Reading Eyes May Give Clues To Health Of The Pancreas

April Flowers for redOrbit.com – Your Universe Online

An innovative way to study glucose regulation in the body has been discovered by a research team from the Karolinska Institutet in Sweden.

By transferring the vital insulin-producing cells from the pancreas to the eye, the team found that the eye can serve as a window through which health reports can be obtained from the pancreas. The results, published in Proceedings of the National Academy of Sciences (PNAS), are expected to have a significant impact on diabetes research.

Insulin, the hormone that is released into the blood at an amount that is in direct proportion to the amount of food ingested, is produced and secreted in the Islets of Langerhans, the endocrine portion of the pancreas. Large amounts of insulin are required to compensate for the high consumption of food and insensitivity to the hormone in patients with conditions such as obesity.

The Islets adapt themselves to obesity by increasing the number of insulin-producing beta-cells and/or modulating the cells individual secretion of insulin in response to the intake of sugar. This plasticity is necessary for maintaining normal blood sugar levels. The malfunctioning of this plasticity leads to diabetes, a serious disease that has reached pandemic proportions.

Studying the exact workings of the Islets of Langerhans and how they adapt to individual conditions presents challenges. The biggest challenge is their relative inaccessibility — they lie deeply embedded in and are distributed throughout the tissue. The research team has found a new way to study the insulin-producing beta-cells by transferring them to the eye.

“What we’ve done is made the cells optically accessible by grafting a small number of ‘reporter islets’ into the eyes of mice, which allows us to monitor the activity of the pancreas just by looking into the eye,” says Per-Olof Berggren, professor of experimental endocrinology at Karolinska Institutet’s Department of Molecular Medicine and Surgery, and director of the Rolf Luft Research Centre for Diabetes and Endocrinology. “We’re now able to really study the insulin-producing beta-cells in detail in a way that wasn’t possible before.”

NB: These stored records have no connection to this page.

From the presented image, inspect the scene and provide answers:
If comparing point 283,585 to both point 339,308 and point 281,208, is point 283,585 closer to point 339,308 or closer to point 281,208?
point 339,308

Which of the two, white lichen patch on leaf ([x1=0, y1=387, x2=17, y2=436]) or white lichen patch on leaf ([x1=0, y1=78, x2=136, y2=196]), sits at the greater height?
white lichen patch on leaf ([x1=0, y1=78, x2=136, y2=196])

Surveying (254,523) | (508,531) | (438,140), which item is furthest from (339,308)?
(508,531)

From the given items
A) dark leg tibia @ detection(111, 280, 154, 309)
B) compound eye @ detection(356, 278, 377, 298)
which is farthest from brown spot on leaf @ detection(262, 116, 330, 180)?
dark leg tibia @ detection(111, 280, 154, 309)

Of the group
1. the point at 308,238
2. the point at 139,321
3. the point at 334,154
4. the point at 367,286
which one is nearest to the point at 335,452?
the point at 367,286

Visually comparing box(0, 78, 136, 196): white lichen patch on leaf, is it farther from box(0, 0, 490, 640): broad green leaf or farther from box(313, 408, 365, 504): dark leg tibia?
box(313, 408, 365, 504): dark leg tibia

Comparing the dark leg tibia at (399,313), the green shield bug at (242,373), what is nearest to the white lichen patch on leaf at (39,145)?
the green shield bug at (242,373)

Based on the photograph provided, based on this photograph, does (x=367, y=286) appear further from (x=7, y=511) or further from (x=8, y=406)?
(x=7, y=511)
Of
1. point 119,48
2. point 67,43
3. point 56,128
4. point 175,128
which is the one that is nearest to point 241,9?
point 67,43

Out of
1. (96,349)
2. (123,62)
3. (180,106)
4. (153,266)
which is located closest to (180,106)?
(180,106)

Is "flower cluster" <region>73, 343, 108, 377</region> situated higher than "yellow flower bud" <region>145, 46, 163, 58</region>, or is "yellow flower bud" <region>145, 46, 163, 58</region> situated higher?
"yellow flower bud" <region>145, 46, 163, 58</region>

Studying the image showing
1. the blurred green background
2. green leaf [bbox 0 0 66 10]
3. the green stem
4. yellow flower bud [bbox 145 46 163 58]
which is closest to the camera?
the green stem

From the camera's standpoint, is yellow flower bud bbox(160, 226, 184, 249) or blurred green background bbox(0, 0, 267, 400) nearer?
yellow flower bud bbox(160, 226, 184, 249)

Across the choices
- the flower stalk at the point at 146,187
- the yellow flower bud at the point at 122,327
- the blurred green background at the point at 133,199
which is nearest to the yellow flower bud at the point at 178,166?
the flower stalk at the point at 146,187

The researchers say that the eye can be used as a sort of reporter by reproducing the activity of the pancreas and allowing readings of the status of the pancreas under different conditions in health and disease.

“The Islets of Langerhans can be visualized repeatedly over a period of several months, and our work shows that during this time, functional and morphological changes occur in them that are identical to those occurring in the pancreas,” says Dr Erwin Ilegems, researcher at the Rolf Luft Centre.

The team used the new monitoring system and pharmacological treatment to reduce food consumption in obese mice models. This stopped the enormous growth in beta-cell population, meaning that the team is now able to individually tweak drug doses.

“We’ll also be using the system to identify new drug substances that regulate beta-cell plasticity and function,” says Professor Berggren. “In the future we may also conceive a similar use of reporter islets in humans in order to find unique, tailored treatment principles, to measure the effects of personal medication, or to diagnose problems with the pancreatic islets.”